(Document images with source code)
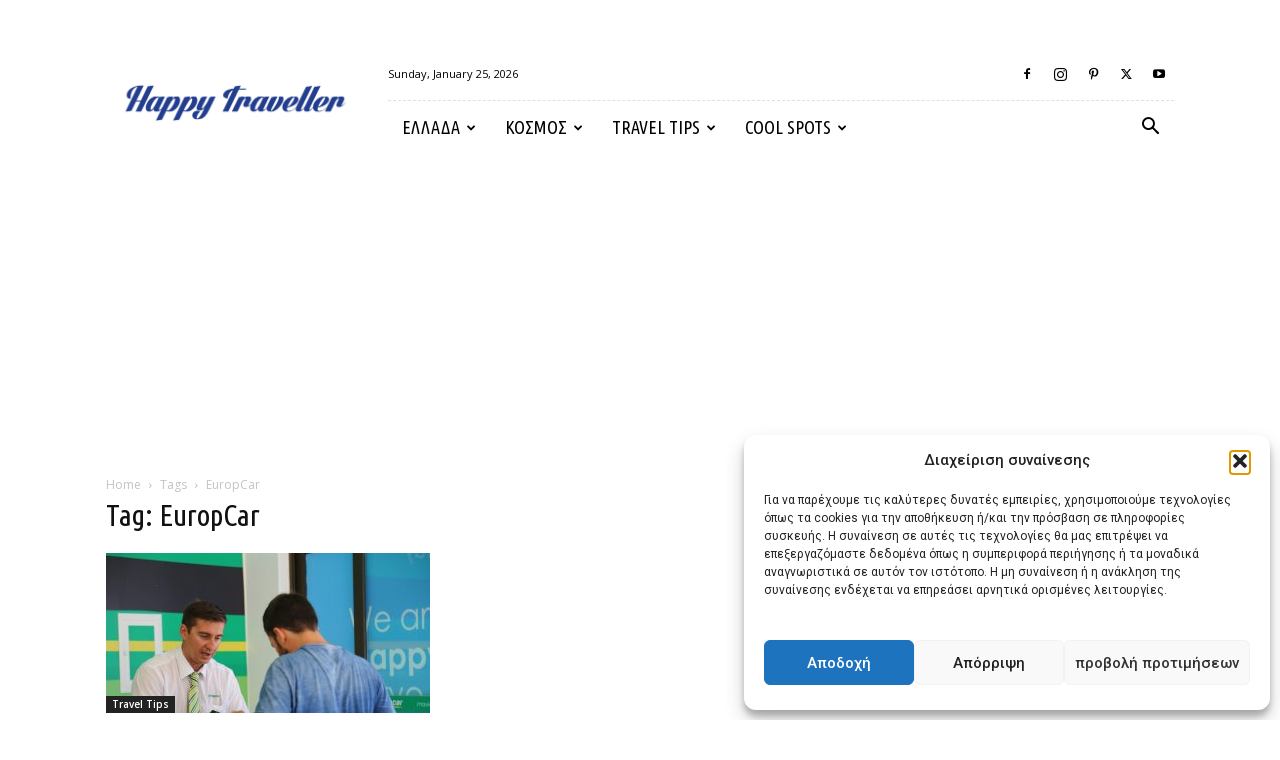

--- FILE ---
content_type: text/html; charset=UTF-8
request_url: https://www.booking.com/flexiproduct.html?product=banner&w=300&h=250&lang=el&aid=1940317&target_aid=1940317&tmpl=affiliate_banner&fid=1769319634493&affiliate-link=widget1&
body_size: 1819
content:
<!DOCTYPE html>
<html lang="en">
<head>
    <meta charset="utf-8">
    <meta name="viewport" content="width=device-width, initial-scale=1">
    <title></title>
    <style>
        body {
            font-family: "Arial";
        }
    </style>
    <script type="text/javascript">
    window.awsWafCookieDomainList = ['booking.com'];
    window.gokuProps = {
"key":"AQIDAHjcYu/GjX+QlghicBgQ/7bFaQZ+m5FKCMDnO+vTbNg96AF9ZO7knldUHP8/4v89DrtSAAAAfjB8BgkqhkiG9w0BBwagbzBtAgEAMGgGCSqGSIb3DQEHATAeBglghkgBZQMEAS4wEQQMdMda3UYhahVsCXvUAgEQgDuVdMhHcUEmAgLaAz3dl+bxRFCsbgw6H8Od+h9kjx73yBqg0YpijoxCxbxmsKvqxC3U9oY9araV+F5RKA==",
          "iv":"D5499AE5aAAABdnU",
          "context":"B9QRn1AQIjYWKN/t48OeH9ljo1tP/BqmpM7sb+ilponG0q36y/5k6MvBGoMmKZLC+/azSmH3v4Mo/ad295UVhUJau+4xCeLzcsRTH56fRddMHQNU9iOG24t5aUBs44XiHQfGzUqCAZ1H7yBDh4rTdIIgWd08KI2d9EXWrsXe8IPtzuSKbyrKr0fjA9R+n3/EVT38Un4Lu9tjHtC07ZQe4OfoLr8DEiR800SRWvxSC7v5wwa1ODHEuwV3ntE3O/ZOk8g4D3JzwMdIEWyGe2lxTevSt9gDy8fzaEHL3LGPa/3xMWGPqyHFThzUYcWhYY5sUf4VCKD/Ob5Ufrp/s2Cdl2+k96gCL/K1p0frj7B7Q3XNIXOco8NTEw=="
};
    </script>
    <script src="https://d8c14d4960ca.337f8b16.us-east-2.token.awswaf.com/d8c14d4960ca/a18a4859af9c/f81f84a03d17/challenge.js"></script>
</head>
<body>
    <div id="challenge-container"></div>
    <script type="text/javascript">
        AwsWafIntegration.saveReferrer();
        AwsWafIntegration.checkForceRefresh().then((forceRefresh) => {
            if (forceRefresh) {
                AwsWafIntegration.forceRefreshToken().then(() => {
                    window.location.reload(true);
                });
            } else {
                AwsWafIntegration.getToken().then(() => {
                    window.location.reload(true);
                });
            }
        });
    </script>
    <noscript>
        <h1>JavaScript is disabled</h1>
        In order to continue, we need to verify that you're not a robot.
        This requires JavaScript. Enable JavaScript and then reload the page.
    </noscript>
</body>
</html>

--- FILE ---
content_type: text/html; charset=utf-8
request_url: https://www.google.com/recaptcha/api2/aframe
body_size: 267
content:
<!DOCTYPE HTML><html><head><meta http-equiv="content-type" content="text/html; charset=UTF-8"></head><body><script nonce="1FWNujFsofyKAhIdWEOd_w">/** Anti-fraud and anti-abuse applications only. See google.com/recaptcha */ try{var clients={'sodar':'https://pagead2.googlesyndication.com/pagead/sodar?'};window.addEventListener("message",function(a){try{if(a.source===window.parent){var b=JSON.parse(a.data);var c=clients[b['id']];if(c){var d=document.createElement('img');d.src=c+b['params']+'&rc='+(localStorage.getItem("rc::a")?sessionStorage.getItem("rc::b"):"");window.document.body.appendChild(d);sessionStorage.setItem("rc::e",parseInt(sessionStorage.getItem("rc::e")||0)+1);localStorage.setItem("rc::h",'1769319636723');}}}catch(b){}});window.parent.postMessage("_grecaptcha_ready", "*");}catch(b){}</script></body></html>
...
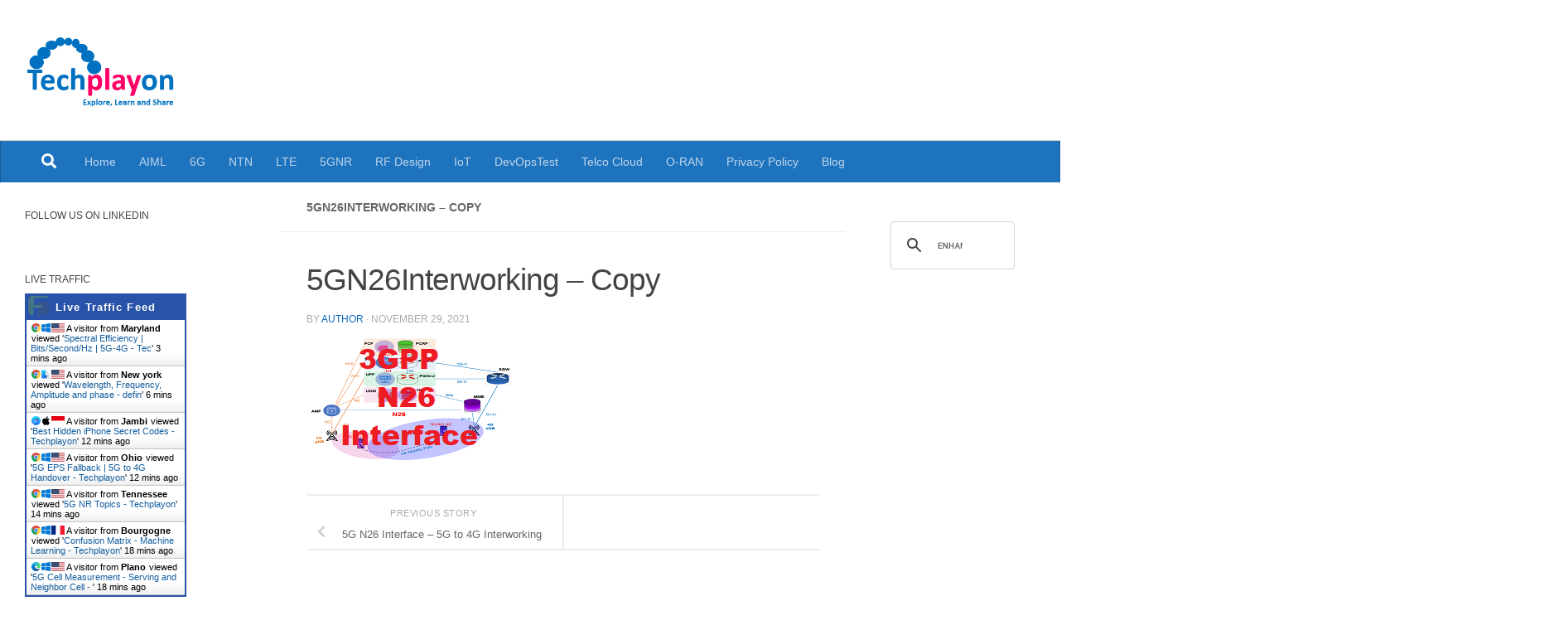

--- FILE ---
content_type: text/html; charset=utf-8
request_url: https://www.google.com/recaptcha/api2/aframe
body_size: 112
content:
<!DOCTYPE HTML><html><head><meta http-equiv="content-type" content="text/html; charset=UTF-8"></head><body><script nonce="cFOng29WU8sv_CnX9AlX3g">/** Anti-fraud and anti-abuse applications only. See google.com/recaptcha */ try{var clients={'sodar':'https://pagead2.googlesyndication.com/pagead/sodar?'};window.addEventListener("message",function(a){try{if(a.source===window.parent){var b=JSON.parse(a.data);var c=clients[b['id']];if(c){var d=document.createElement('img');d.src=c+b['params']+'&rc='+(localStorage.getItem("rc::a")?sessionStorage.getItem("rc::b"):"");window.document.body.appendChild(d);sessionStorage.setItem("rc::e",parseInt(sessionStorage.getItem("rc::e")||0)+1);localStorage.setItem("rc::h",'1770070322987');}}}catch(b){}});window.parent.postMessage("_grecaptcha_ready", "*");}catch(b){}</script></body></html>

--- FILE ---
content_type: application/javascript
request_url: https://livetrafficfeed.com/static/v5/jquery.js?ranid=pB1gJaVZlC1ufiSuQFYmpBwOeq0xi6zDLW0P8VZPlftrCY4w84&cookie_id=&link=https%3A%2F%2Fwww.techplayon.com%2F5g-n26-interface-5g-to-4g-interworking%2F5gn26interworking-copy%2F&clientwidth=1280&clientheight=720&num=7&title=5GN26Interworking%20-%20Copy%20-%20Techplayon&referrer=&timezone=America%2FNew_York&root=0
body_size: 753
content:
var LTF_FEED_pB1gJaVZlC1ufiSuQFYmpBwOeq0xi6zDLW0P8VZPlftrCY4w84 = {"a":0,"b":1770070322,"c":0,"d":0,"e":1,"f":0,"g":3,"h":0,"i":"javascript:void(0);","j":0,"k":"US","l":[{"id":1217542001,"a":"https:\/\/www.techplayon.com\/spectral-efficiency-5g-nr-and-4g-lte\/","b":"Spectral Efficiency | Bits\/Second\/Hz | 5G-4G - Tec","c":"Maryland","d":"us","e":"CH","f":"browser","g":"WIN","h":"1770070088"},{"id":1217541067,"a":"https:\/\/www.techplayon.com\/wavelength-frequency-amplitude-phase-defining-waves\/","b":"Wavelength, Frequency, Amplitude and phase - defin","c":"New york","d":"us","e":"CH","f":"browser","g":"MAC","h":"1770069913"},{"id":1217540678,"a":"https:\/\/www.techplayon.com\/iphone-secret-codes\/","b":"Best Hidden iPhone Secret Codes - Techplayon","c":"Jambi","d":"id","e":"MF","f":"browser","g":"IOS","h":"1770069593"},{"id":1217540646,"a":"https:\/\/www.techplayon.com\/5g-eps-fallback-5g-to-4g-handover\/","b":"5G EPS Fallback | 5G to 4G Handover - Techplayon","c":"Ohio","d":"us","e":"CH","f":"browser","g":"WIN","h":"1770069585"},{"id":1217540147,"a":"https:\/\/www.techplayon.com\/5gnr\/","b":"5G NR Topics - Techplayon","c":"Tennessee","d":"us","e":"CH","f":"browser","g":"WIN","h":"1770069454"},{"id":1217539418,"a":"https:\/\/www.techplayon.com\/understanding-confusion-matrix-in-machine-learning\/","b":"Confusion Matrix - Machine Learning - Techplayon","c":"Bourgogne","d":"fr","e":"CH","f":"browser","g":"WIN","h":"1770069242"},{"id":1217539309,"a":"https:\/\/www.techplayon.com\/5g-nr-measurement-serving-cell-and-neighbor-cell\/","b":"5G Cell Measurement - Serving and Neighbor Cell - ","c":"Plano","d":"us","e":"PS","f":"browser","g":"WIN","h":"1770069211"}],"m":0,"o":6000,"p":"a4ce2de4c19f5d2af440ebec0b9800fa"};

What needs to be done —
Which lines above include the word "data"? Return each one.

Response box —
<!DOCTYPE HTML><html><head><meta http-equiv="content-type" content="text/html; charset=UTF-8"></head><body><script nonce="1FWNujFsofyKAhIdWEOd_w">/** Anti-fraud and anti-abuse applications only. See google.com/recaptcha */ try{var clients={'sodar':'https://pagead2.googlesyndication.com/pagead/sodar?'};window.addEventListener("message",function(a){try{if(a.source===window.parent){var b=JSON.parse(a.data);var c=clients[b['id']];if(c){var d=document.createElement('img');d.src=c+b['params']+'&rc='+(localStorage.getItem("rc::a")?sessionStorage.getItem("rc::b"):"");window.document.body.appendChild(d);sessionStorage.setItem("rc::e",parseInt(sessionStorage.getItem("rc::e")||0)+1);localStorage.setItem("rc::h",'1769319636723');}}}catch(b){}});window.parent.postMessage("_grecaptcha_ready", "*");}catch(b){}</script></body></html>
<!DOCTYPE HTML><html><head><meta http-equiv="content-type" content="text/html; charset=UTF-8"></head><body><script nonce="cFOng29WU8sv_CnX9AlX3g">/** Anti-fraud and anti-abuse applications only. See google.com/recaptcha */ try{var clients={'sodar':'https://pagead2.googlesyndication.com/pagead/sodar?'};window.addEventListener("message",function(a){try{if(a.source===window.parent){var b=JSON.parse(a.data);var c=clients[b['id']];if(c){var d=document.createElement('img');d.src=c+b['params']+'&rc='+(localStorage.getItem("rc::a")?sessionStorage.getItem("rc::b"):"");window.document.body.appendChild(d);sessionStorage.setItem("rc::e",parseInt(sessionStorage.getItem("rc::e")||0)+1);localStorage.setItem("rc::h",'1770070322987');}}}catch(b){}});window.parent.postMessage("_grecaptcha_ready", "*");}catch(b){}</script></body></html>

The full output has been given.